* [Exercise]: Copy every record word for word. The images stay behind.

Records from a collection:
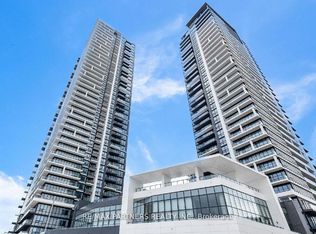 8 Water Walk Dr #2710, Markham, ON L3R 6L4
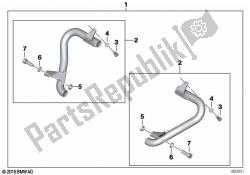 barre de protection moteur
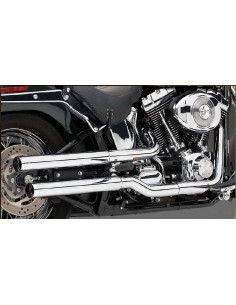 *STRGT SHOT HS SLIP-ON FATBOY 06-*B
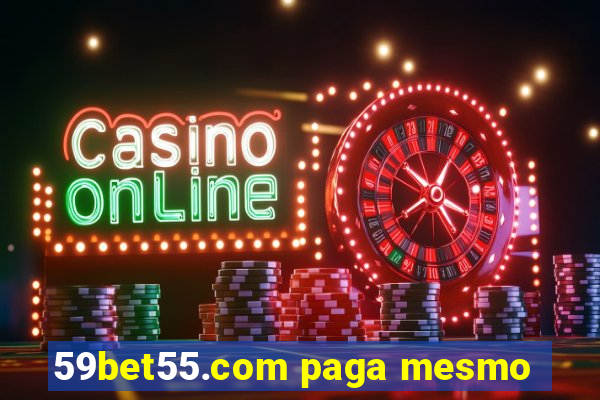 59bet55.com paga mesmo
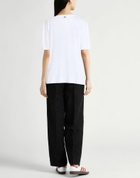 Herno Womens Sweater in White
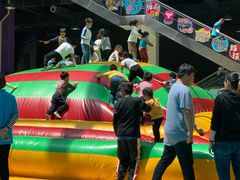 -蒙特利亲子乐园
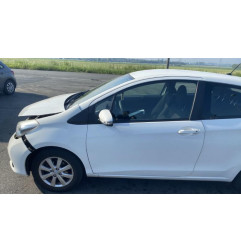 Bras essuie glace arriere TOYOTA YARIS 3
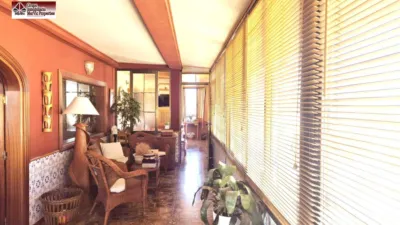 Attic in Benidorm photo 17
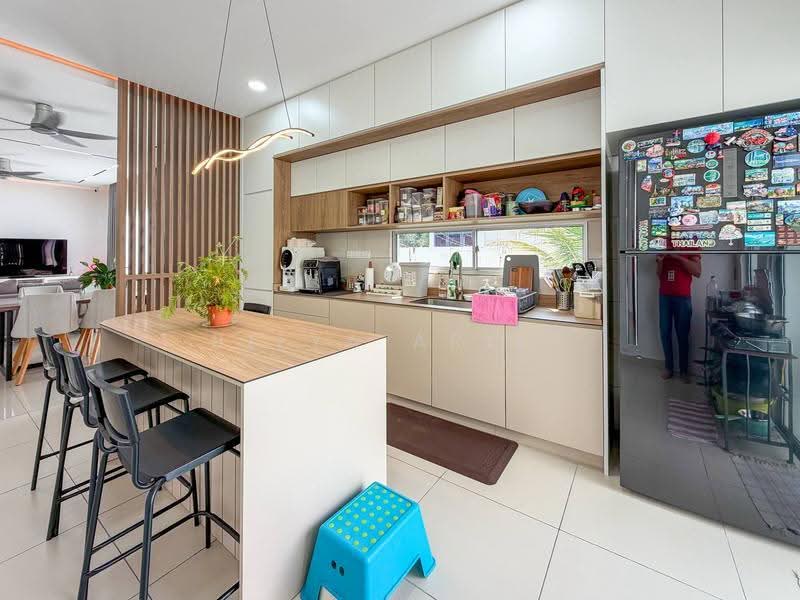 Rumah Teres 2-Tingkat untuk Dijual di Bandar Gamuda Cove (Dengkil) - BILYA ARIFF - PropertyGuru.com.my
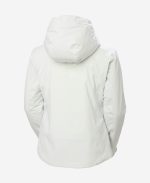 W ALPHELIA LIFALOFT JACKET, Seafoam - Image 11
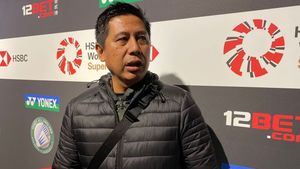 Kepergian Nova Widianto Memang Mengejutkan, tapi Atlet Ganda Campuran Indonesia Kini Jadi Mandiri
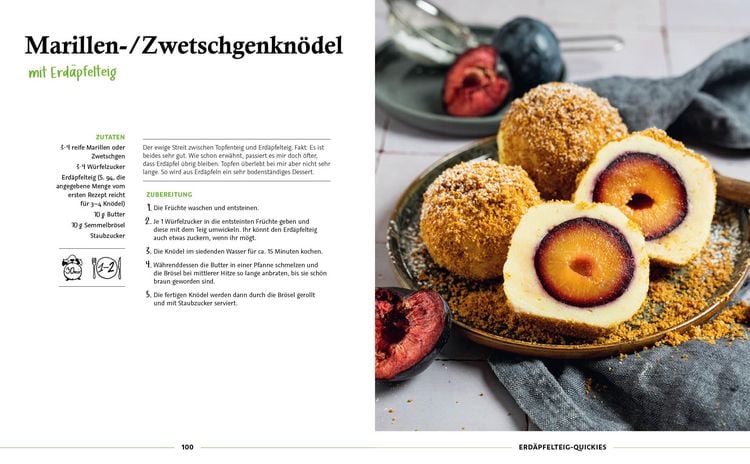Produktbild: Kein Stress kochen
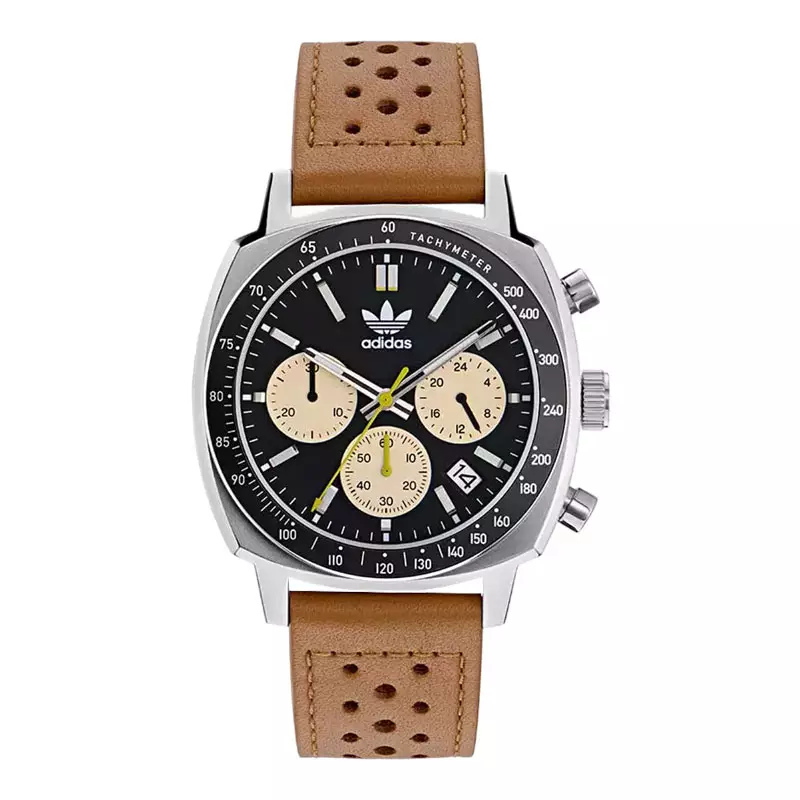 Foto jam tangan adidas best sale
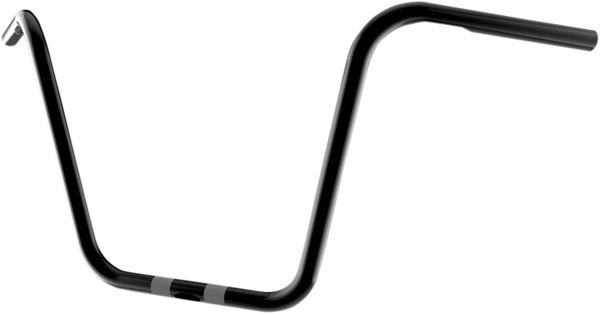 Handlebar Ape 14X1" Bk | 8213622456586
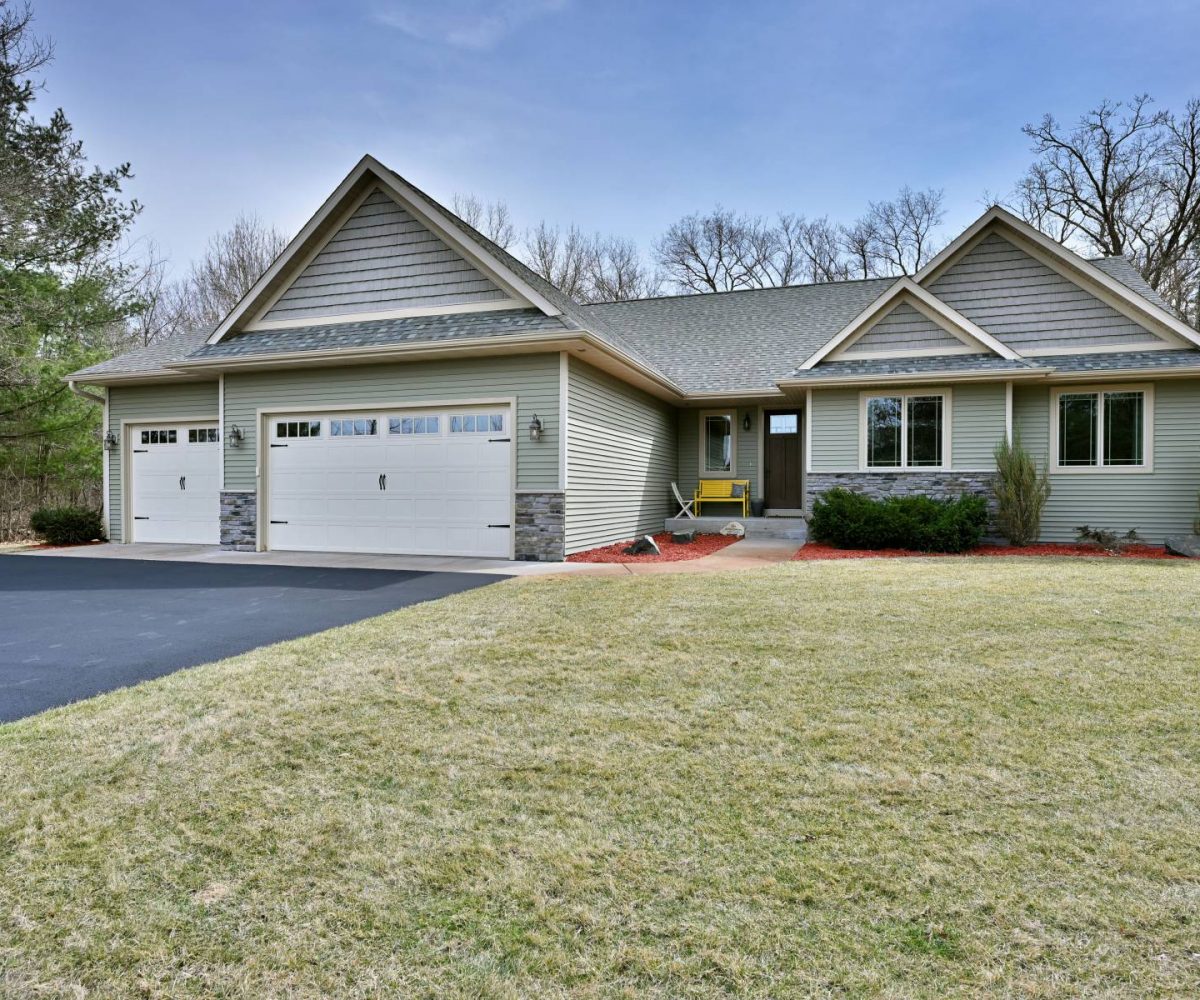 Eau Claire, WI Home for Sale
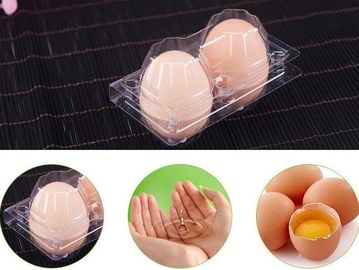 Hot Selling Plastic PET Sandwich Containers Cake Bread Container Plastic Takeaway Food Box with conjoined cover bagease supplier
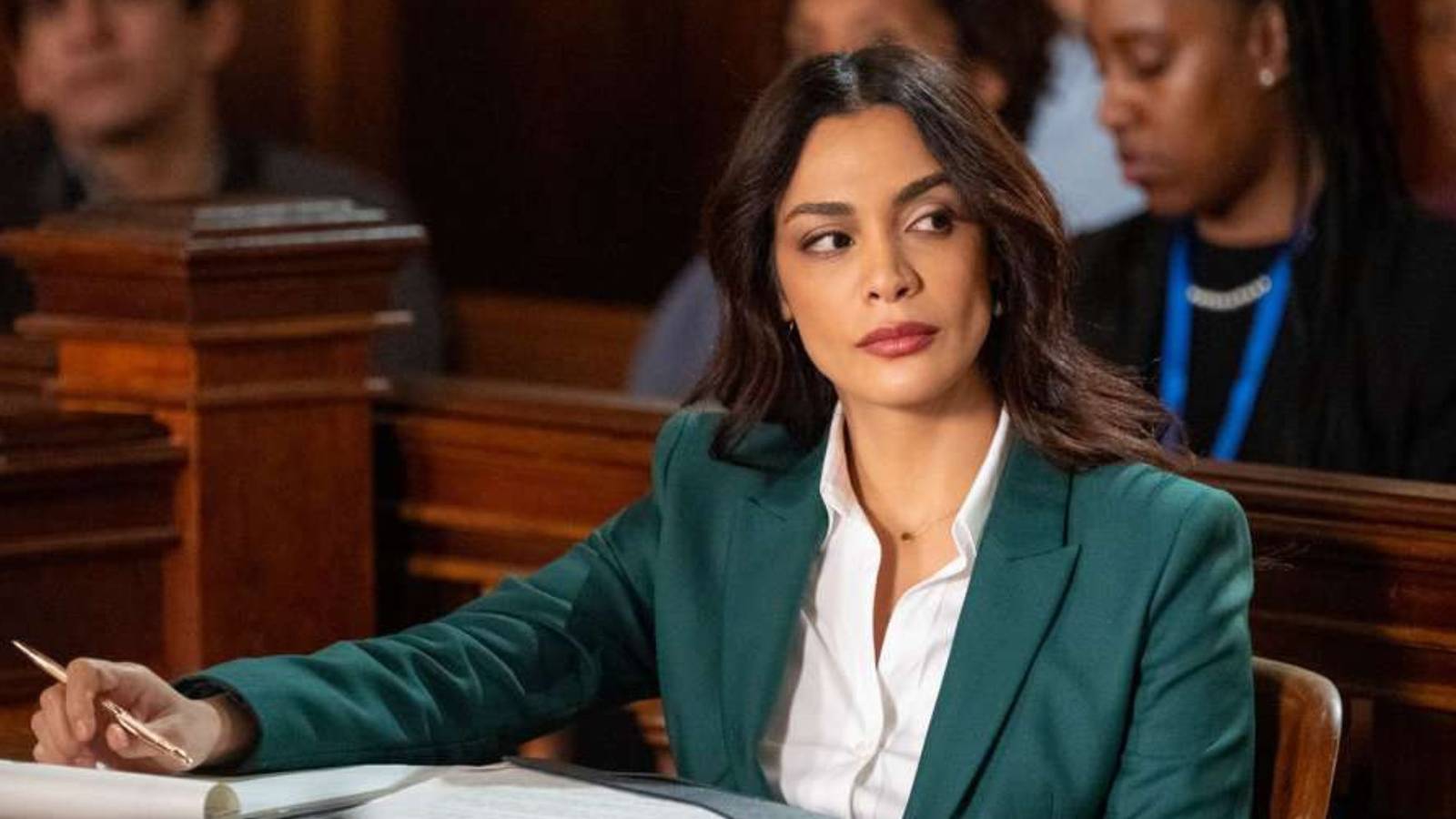 El caso decepcionante de la temporada 25 de Law & Order muestra cómo salvar su futuro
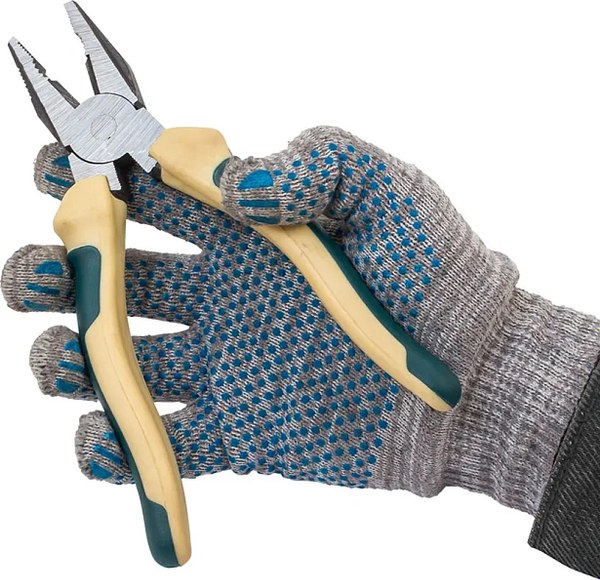 Плоскогубцы RockForce 64 569 / RF Light 611200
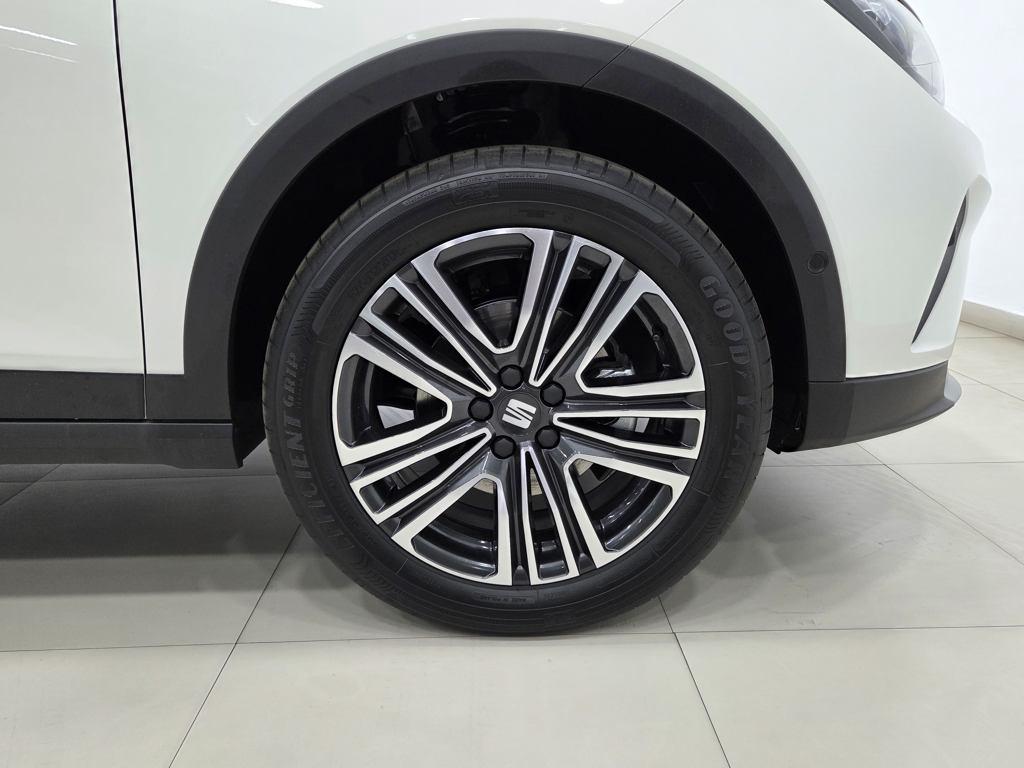 SEAT Arona 1.0 TSI S&S Xperience XM 85 kW (115 CV) - 7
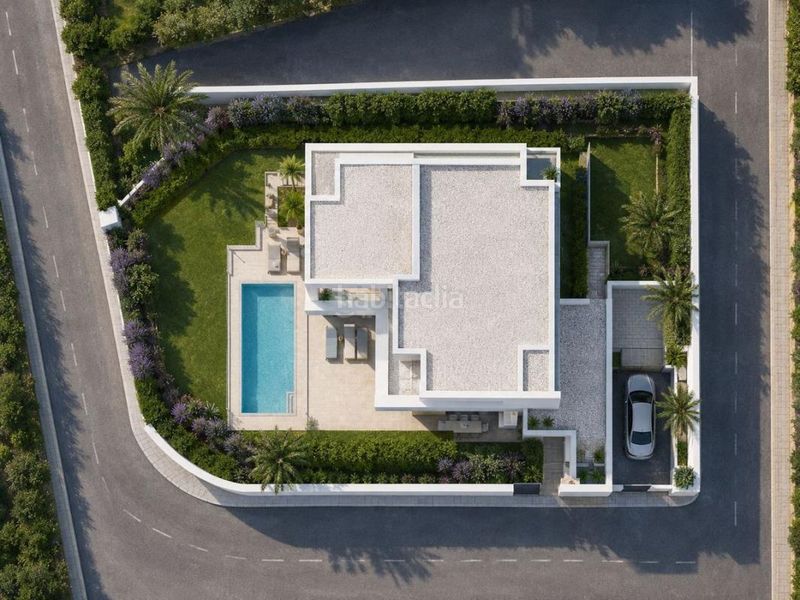 Foto 5a88f582-16ad-4189-9b2a-7aeeea76cbbb. Terreny residencial a Avda Pescia - Ctra de Frigiliana Nerja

* [Solution for this exercise]:
 8 Water Walk Dr #2710, Markham, ON L3R 6L4
 barre de protection moteur
 *STRGT SHOT HS SLIP-ON FATBOY 06-*B
 59bet55.com paga mesmo
 Herno Womens Sweater in White
 -蒙特利亲子乐园
 Bras essuie glace arriere TOYOTA YARIS 3
 Attic in Benidorm photo 17
 Rumah Teres 2-Tingkat untuk Dijual di Bandar Gamuda Cove (Dengkil) - BILYA ARIFF - PropertyGuru.com.my
 W ALPHELIA LIFALOFT JACKET, Seafoam - Image 11
 Kepergian Nova Widianto Memang Mengejutkan, tapi Atlet Ganda Campuran Indonesia Kini Jadi Mandiri
Produktbild: Kein Stress kochen
 Foto jam tangan adidas best sale
 Handlebar Ape 14X1" Bk | 8213622456586
 Eau Claire, WI Home for Sale
 Hot Selling Plastic PET Sandwich Containers Cake Bread Container Plastic Takeaway Food Box with conjoined cover bagease supplier
 El caso decepcionante de la temporada 25 de Law & Order muestra cómo salvar su futuro
 Плоскогубцы RockForce 64 569 / RF Light 611200
 SEAT Arona 1.0 TSI S&S Xperience XM 85 kW (115 CV) - 7
 Foto 5a88f582-16ad-4189-9b2a-7aeeea76cbbb. Terreny residencial a Avda Pescia - Ctra de Frigiliana Nerja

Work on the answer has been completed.